Repairing blood vessels to improve anticancer treatment
A new drug developed at the Harry Perkins Institute of Medical Research could be used to repair the blood vessel defects that prevent current anticancer treatments from entering tumours.
Tumours require a lot of nutrients, so surrounding blood vessels are redirected towards the cancer and ultimately develop abnormalities. As a result, anticancer treatments like chemotherapy and immunotherapy can struggle to enter these tumours.
While investigating this problem, Professor Ruth Ganss and her team in the Perkins Vascular Biology and Stromal Targeting Laboratory found that the smooth muscle cells that line blood vessels, giving them shape and helping them pump blood, often break down in tumours. Once the smooth muscle cells break down the blood vessel becomes leaky, reducing blood flow and preventing chemotherapy and immune cells travelling into the tumour.

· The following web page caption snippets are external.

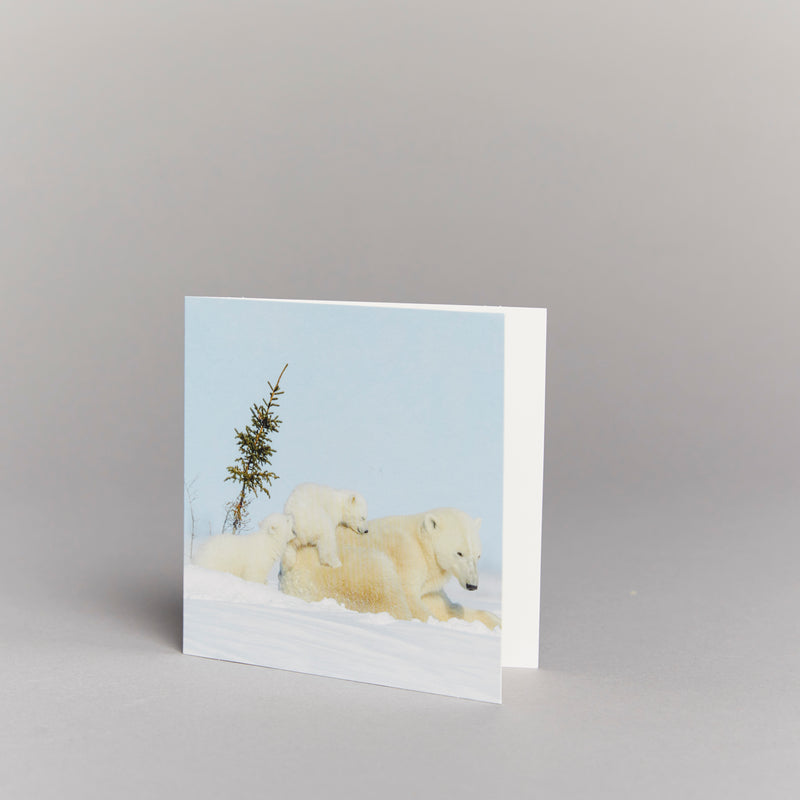 Playful Polar Bears (pack of 10) Christmas cards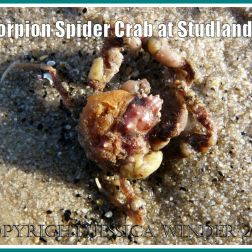 The Scorpion Spider Crab after it had been rinsed in the sea at Studland Bay, Dorset, UK - part of the Jurassic Coast (4)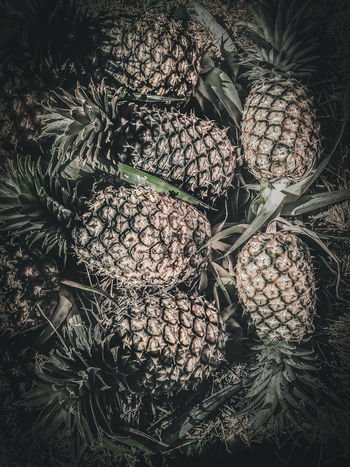 Pineapple Food And Drink Healthy Eating Green Color Pine Cone Backgrounds Large Group Of Objects Nature No People Fruit Food Freshness Wellbeing Tropical Fruit Close-up Day Full Frame Plant Natural Pattern Abundance Lychee Coniferous Tree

The researchers have since developed a drug that repairs these smooth muscle cells and returns normal blood flow to the vessels, allowing other anticancer drugs to reach the tumours’ core. Their work has been published in the journal Cell Reports.
“To achieve greater absorption of anticancer drugs, the blood vessels are really key,” Professor Ganss said.
Professor Ganss further believes that the defect in smooth muscle cells lining blood vessels in cancer could be a catalyst for other problems. She suggested, “It could be that once the smooth muscle cells break down and the blood vessels become leaky, cancer cells are able to slip out of the tumours and migrate through the blood stream to spread to different parts of the body.”
The team is currently investigating whether the new drug could help stem the spread of cancer in a patient by repairing the leaky blood vessels.